De plus, le Guichet Unique engagement fort de cette réforme n’est à ce jour toujours pas une réalité pour la SSI. Ironie de l’histoire : ce guichet unique existait à l’époque du RSI. La situation est donc pire depuis la réforme, puisque les indépendants ont de nouveau affaire à 3 interlocuteurs (Urssaf, Cnam et Carsat)…au lieu d’un seul jusqu’alors.
Donc, pour le moment, la SSI, c’est une sorte de « RSI aggravé » : les mêmes dysfonctionnements qu’avant, avec en prime la suppression du guichet unique. Mais, après tout, les promesses n’engagent que ceux qui y croient.

Des ajustements progressifs en 2019

A tel point que le 22 janvier dernier, l’alerte a été remontée au gouvernement par le sénateur Jean-François Longeot, qui évoquait notamment des difficultés avec le système d'information. Et oui, en matière de sécurité sociale comme partout ailleurs, « c’est la faute de l’informatique ». Une incompatibilité entre le système d’information de l’URSSAF et de la SSI. Une situation de paralysie informatique qui ravivera de mémorables souvenirs aux vétérans : cotisations appelées en doublon, voire en triplon, « batch nocturne » qui plante, sous-traitant de l’URSSAF en charge des relances d’impayés qui fonctionne en roue libre…
Le Secrétaire d’Etat à l’Action et aux Comptes publics a assuré que le problème serait réglé rapidement.
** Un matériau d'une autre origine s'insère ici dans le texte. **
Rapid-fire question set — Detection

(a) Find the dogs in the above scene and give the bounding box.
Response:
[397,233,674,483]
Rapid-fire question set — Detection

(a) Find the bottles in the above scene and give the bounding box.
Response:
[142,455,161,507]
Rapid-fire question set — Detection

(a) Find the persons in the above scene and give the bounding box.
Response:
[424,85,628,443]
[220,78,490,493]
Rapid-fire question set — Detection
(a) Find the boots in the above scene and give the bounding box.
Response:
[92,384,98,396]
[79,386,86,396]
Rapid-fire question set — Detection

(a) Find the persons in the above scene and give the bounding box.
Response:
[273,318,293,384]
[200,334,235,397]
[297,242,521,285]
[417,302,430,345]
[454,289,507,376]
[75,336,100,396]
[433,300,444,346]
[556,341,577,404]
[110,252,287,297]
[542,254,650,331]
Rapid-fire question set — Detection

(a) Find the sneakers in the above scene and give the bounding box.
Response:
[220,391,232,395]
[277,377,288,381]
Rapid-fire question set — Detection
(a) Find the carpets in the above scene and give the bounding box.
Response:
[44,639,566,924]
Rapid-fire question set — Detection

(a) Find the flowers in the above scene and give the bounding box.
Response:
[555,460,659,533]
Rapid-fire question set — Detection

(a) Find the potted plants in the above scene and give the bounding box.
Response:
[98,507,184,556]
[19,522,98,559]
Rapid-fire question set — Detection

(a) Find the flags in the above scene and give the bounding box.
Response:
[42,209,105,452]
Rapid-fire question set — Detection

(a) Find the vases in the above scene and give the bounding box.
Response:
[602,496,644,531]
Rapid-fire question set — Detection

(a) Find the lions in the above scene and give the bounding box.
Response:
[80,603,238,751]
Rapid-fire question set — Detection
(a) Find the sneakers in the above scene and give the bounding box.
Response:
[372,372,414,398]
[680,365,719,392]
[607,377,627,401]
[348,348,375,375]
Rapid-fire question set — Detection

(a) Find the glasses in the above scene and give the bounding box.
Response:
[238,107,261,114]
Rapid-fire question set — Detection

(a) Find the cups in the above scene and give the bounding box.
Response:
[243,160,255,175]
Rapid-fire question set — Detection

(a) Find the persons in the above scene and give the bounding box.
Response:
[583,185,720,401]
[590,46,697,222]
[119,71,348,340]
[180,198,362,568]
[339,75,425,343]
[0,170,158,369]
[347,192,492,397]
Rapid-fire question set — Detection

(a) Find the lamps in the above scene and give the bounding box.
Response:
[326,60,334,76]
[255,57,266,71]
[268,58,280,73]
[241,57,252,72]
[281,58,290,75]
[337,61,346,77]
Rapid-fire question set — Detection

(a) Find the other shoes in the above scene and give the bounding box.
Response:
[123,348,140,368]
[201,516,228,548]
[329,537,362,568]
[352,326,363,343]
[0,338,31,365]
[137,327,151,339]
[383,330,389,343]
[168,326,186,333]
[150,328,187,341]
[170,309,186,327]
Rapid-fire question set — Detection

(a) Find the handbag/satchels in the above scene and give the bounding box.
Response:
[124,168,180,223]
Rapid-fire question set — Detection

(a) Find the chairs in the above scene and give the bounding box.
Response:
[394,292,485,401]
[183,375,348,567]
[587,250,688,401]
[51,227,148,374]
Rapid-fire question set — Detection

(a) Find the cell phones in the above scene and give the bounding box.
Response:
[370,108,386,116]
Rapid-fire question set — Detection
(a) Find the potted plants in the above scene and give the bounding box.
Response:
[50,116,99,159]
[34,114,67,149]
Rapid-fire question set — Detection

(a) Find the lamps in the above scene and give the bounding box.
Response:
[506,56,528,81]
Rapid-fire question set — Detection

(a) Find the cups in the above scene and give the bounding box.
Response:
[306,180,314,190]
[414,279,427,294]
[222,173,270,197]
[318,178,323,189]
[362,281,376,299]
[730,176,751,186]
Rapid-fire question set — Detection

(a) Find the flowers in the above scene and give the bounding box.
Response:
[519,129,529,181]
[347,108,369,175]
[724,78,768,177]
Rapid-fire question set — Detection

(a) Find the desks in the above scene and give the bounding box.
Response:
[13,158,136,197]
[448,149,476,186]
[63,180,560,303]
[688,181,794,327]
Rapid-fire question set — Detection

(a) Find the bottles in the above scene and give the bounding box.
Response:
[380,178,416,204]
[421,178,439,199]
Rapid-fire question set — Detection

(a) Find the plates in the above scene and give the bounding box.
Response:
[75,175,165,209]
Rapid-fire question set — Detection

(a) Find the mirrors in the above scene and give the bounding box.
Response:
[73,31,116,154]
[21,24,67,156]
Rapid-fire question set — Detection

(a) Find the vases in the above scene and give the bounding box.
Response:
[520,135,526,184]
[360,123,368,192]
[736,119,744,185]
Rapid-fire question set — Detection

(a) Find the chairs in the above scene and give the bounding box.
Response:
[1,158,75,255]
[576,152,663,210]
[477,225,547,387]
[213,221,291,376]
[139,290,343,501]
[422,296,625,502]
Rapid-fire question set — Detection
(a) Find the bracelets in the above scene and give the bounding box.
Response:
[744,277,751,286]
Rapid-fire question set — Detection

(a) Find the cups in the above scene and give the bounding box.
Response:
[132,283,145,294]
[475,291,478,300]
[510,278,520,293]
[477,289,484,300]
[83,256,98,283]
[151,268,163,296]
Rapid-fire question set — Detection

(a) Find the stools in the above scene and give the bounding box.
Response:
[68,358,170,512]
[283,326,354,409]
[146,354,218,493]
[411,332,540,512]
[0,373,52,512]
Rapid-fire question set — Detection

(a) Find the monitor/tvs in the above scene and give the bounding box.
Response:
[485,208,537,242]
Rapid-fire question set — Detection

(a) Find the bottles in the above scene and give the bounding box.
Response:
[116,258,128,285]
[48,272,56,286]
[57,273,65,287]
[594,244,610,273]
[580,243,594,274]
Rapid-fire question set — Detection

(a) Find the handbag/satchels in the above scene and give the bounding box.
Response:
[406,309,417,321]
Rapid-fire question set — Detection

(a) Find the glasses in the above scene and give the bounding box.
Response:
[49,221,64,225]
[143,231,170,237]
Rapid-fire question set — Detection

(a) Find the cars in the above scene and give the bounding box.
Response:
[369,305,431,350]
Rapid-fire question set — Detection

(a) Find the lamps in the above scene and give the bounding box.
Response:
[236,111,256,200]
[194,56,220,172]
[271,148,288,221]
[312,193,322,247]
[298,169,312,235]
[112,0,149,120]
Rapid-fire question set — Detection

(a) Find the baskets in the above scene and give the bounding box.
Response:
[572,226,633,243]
Parmi les changements de 2019, on nous promet la mise en place d’un nouveau dispositif de modulation en temps réel des cotisations, qui permettra aux indépendants de faire les ajustements nécessaires mois après mois en fonction de leurs revenus.
On nous aussi promet l’Interlocuteur Unique, auprès duquel l'indépendant, qu'il contacte l’URSSAF, la CPAM, ou la Carsat, obtiendra LA réponse à SA question.
Mais les indépendants attendent avant tout, depuis au moins 2008, d’avoir un système simplement valable, qui leur permette de savoir combien ils vont payer à l’échéance.
On a du mal à imaginer l’insurmontable complexité d’une telle demande, surtout quand on voit la facilité avec laquelle cette promesse est systématiquement faite et presque jamais tenue.
Dans tous les cas, cette première année de SSI n’augure pas du meilleur pour l’avenir de la protection sociale des indépendants.
Comme un phare dans la nuit, le Gouvernement a demandé́ aux Urssaf de faire preuve de souplesse. Générosité ? Lucidité ? Ou simplement lâcher de lest pour éviter d’ajouter une crise naissante à une crise en cours…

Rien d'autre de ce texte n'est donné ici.